In geklauten Hosen

NORDISCH-2 Die norwegisch-deutsche Koproduktion „Anne liebt Philipp“ von Anne Sewitzky ist ein Kinderfilm, in dem realistisch und witzig von den Nöten der zehnjährigen Titelheldin erzählt wird

VON WILFRIED HIPPEN

Realistische Kinderfilme sind selten. Meist werden Märchen- und Fantasiewelten ausgemalt oder von den Abenteuern idealtypischer Cliquen wie den „wilden Hühnern“ oder „wilden Kerls“ fabuliert. Deshalb ist der norwegische Spielfilm „Anne liebt Philipp“ so ungewöhnlich, denn in ihm wird einfühlsam und komplex von den Problemen eines zehnjährigen Mädchens erzählt. Dass Regisseurin und Titelhldin den gleichen Vornamen haben, ist dabei eher ein Zufall, denn der Film basiert auf dem autobiografischen Bestseller von Vigdis Hjorth, der 1984 erschien und seitdem zu den beliebtesten Büchern in Nordeuropa zählt. Von Anfang an spürt man auch den Einfluss von Astrid Lindgren, denn Anne ist ein Trotzkopf und Energiebündel, das schon als Fünfjährige lieber mit den Jungen Wikinger spielen wollte als mit den Mädchen Prinzessin. Als Zehnjährige verkündet sie stolz, dass sie immer das Gegenteil von dem tut, was von ihr erwartet wird, und dass viele sie für seltsam halten würden und die anderen für verrückt. In einer rasanten und fantasievollen Eingangssequenz stellt sie sich, ihre Familie, Schulkameraden und Nachbarn vor und ist durch ihren sympathisch respektlosen Erzählton von Anfang an so präsent, dass nicht nur das Zielpublikum von jungen Mädchen in den Film hineingezogen wird.
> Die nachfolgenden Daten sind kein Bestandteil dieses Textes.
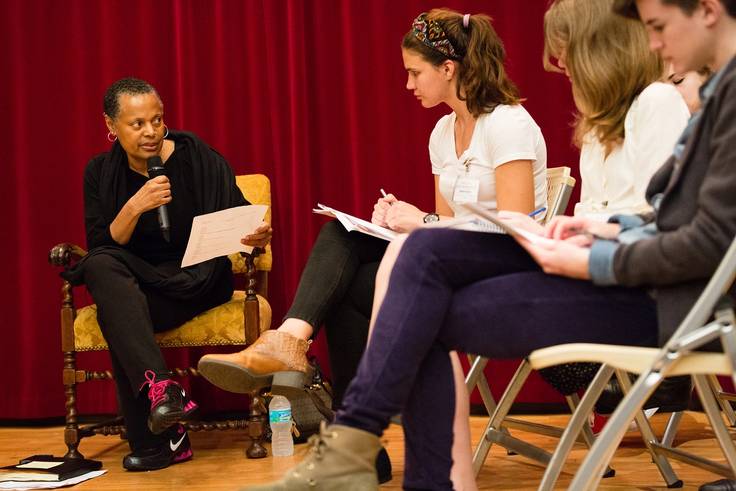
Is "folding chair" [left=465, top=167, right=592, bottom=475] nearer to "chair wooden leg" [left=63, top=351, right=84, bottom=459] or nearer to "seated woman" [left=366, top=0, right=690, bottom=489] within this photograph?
"seated woman" [left=366, top=0, right=690, bottom=489]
Anne hat einen großen Bruder, der sie gerne ärgert, warmherzige und eher gemütlich wirkende Eltern, die sich öfters mal streiten, dann aber wieder vertragen, eine rothaarige beste Freundin und eine hübsche, blonde Schulkameradin, die alles besser kann, bei allen beliebt ist und in Werbespots auftritt. In Annes Straße gibt es ein verwunschenes Haus, vor dem alle Kinder Angst haben und von dem sie sich Schauergeschichten um ein junges Mädchen erzählen, dessen Leiche dort angeblich eingemauert wurde. Hier lässt die Regisseurin Anne Sewitsky schon mal in düsteren Alptraum-Sequenzen Blut aus einer Wand tropfen, und wenn Anne fernsieht, sitzt dabei plötzlich der Kinderkopf ihrer perfekten Konkurrentin auf dem Körper der Bikinischönheit aus einem Werbespot. Auch stilistisch wird hier konsequent aus der Perspektive der Heldin erzählt.

Und deren Leben gerät dadurch in Unordnung, dass sie Philipp trifft – einen netten (und ehrlich gesagt auch ein wenig langweiligen) Jungen, der gerade neu in die Nachbarschaft gezogen ist – und zwar ausgerechnet in das Unglückshaus. Von dieser ersten, so unbedingt erlebten, Liebe erzählt der Film zum Glück gänzlich unsentimental. Denn sie bringt nur Probleme für das junge Mädchen. Dabei geht es um die Gruppenzwänge in der Klasse, um Lügen, Streit, kleine Intrigen, Versöhnung und viele demütigende Situationen für Anne. Da wird vor der ganzen Klasse ein Liebesbrief aus ihrem Tagebuch vorgelesen, sie muss beim Flaschenspiel vor allen anderen Philipp küssen, und weil sie die Hose von ihrem großen Bruder angezogen hat, ohne ihn zu fragen, muss sie sie auf dem Schulhof ausziehen und steht vor allen (und vor Philipp) in Unterhosen da. Gerade mit solchen peinigenden Momenten trifft der Film genau in die Gefühlswelt der Kinder, deren Ängste und Hoffnungen hier klug erkannt und ernst genommen werden.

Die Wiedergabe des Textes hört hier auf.